Do I need a bookkeeper who understands construction?
Construction accounting works differently from standard small business bookkeeping. If you’re a general contractor or trade specialty company, a bookkeeper who doesn’t understand construction will produce financial statements that are technically correct but operationally useless.
Job costing is the biggest issue. Every dollar you spend on materials, labor, and subcontractors needs to connect to a specific project. A general bookkeeper categorizes expenses by type but doesn’t track them by job. You end up knowing your total material costs for the year but having no idea which projects made money and which ones bled. Proper construction job costing requires knowing how to set up cost codes, track committed costs, and compare budget to actual at a level detailed enough to be useful.
Progress billing and retainage are construction-specific concepts that most bookkeepers have never encountered.
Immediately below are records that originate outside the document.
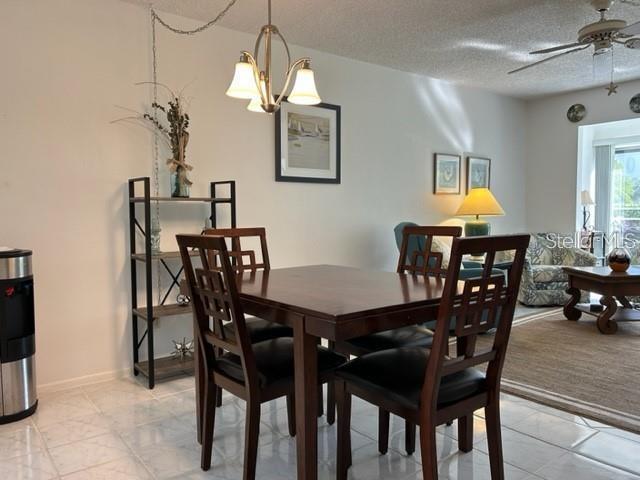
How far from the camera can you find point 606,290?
13.0 feet

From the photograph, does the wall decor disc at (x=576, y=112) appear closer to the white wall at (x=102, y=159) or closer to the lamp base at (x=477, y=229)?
the lamp base at (x=477, y=229)

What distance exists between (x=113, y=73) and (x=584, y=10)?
3137 millimetres

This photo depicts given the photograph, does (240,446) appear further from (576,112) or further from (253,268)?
(576,112)

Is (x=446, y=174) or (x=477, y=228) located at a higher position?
(x=446, y=174)

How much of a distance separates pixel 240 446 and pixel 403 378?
3.13 feet

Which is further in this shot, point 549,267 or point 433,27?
point 549,267

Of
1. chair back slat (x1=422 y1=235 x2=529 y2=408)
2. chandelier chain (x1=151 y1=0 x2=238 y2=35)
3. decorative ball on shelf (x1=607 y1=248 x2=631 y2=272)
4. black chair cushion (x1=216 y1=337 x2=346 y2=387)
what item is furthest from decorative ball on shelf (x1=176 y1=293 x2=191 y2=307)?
decorative ball on shelf (x1=607 y1=248 x2=631 y2=272)

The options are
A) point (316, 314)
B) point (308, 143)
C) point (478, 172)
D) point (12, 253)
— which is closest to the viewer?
point (316, 314)

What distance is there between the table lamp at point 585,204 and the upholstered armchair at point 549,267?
446mm

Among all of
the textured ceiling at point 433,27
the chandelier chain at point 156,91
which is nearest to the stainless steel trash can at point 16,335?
the chandelier chain at point 156,91

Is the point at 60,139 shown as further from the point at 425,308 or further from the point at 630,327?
the point at 630,327

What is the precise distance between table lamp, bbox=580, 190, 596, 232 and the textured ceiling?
5.06 feet

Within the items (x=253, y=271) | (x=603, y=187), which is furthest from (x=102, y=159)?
(x=603, y=187)

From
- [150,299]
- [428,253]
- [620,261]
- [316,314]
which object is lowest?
[150,299]
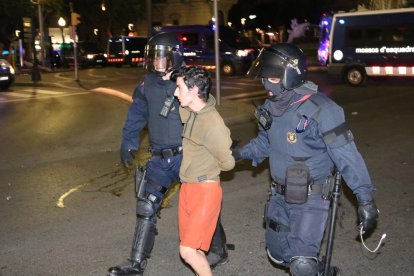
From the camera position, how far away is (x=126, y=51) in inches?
1459

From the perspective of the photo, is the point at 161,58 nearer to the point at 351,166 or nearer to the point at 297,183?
the point at 297,183

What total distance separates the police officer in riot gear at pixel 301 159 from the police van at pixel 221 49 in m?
21.3

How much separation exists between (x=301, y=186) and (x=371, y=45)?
54.0 feet

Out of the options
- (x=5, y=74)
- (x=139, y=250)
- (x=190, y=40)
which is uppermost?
(x=190, y=40)

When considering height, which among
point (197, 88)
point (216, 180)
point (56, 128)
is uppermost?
point (197, 88)

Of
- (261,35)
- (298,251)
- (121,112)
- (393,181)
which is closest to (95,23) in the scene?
(261,35)

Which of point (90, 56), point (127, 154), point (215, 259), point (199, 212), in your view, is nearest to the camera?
point (199, 212)

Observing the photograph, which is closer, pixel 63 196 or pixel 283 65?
pixel 283 65

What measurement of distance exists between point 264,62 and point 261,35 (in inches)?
2420

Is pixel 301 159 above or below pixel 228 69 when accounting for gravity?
above

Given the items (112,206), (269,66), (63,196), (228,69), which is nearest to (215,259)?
(269,66)

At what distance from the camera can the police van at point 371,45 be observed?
1806 cm

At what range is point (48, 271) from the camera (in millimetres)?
4488

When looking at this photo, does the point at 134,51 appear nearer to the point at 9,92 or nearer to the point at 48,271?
the point at 9,92
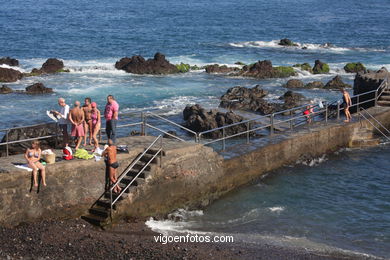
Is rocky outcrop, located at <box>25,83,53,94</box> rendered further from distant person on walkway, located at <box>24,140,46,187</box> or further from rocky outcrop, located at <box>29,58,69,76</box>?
distant person on walkway, located at <box>24,140,46,187</box>

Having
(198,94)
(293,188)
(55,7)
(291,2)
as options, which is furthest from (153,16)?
(293,188)

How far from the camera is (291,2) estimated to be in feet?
406

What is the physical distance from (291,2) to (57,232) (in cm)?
11496

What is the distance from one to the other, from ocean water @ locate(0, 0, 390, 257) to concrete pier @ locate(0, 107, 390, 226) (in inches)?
25.0

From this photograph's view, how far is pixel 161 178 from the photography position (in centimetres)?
1716

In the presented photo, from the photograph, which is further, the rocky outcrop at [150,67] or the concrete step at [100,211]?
the rocky outcrop at [150,67]

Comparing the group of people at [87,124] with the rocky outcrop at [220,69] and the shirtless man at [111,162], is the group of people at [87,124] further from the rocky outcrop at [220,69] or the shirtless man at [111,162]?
the rocky outcrop at [220,69]

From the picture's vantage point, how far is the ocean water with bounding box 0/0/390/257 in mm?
17828

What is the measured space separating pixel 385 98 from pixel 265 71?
16903 mm

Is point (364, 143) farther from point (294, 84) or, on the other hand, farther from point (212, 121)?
point (294, 84)

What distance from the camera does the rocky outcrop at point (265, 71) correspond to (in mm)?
44625

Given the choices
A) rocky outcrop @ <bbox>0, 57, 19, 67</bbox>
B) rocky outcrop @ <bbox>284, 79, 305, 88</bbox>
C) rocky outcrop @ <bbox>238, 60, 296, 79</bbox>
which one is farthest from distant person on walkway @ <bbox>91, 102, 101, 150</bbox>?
rocky outcrop @ <bbox>0, 57, 19, 67</bbox>

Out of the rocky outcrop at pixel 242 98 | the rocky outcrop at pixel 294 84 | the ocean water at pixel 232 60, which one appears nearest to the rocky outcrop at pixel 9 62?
the ocean water at pixel 232 60

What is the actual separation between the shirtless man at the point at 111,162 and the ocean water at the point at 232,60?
2.49 meters
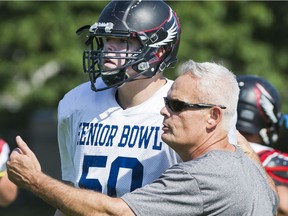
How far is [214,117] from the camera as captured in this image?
396 cm

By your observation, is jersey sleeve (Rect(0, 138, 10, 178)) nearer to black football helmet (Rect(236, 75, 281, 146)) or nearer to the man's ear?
black football helmet (Rect(236, 75, 281, 146))

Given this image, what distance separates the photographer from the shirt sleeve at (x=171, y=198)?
3762mm

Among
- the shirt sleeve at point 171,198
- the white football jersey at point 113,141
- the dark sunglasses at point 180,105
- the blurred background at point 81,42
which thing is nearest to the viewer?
the shirt sleeve at point 171,198

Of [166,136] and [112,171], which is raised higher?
[166,136]

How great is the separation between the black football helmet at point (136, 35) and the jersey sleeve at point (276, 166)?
1.17 meters

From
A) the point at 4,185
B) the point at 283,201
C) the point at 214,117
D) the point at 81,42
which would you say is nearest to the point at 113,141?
the point at 214,117

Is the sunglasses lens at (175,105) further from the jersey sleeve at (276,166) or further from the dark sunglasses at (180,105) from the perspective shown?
the jersey sleeve at (276,166)

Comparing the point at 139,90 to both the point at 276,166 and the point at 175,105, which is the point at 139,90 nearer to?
the point at 175,105

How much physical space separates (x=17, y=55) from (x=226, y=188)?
1008 cm

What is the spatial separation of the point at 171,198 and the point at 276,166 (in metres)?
1.70

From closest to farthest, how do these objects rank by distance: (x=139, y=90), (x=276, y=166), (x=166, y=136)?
1. (x=166, y=136)
2. (x=139, y=90)
3. (x=276, y=166)

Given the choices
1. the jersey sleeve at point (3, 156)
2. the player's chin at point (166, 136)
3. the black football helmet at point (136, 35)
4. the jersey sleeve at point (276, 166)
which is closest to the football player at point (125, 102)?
the black football helmet at point (136, 35)

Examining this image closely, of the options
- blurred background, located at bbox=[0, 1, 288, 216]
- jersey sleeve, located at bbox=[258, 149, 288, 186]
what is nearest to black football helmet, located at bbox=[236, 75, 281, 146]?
jersey sleeve, located at bbox=[258, 149, 288, 186]

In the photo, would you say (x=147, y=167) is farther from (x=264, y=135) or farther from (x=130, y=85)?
(x=264, y=135)
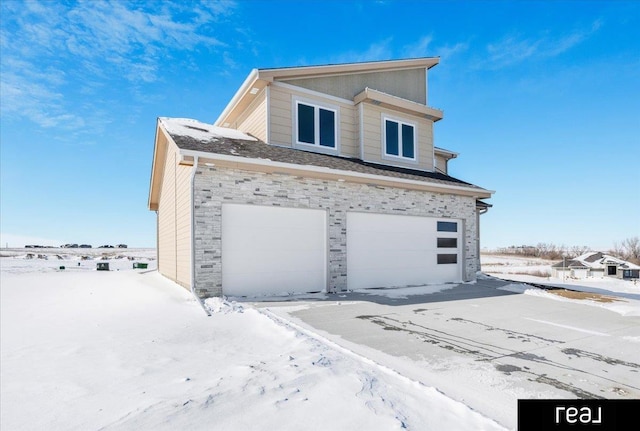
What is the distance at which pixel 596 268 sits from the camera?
108 ft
If you bill on percentage of completion or hold retainage on subcontractors, your bookkeeper needs to handle work-in-progress calculations and track retention payables and receivables separately. Get this wrong and your financial statements misrepresent your actual position, which matters when you’re applying for bonding or a line of credit.
Subcontractor tracking requires understanding 1099 reporting, certificates of insurance, lien waivers, and compliance with prevailing wage requirements on public jobs. If you work on prevailing wage contracts, you’ll also deal with certified payroll requirements. A San Diego bookkeeping service that works with contractors will already know how to handle these reports and track union classifications by project.
Change orders need separate tracking from the original contract. A construction-savvy bookkeeper keeps original budget versus approved changes versus actual costs so you can see true performance against your estimate rather than a muddled combination of scope creep and cost overruns.
The answer isn’t necessarily that you need the most expensive bookkeeper around. You need one who has worked with contractors before and understands the industry. When interviewing potential bookkeepers, ask how they handle job costing, WIP, and retainage. If they look confused, keep looking.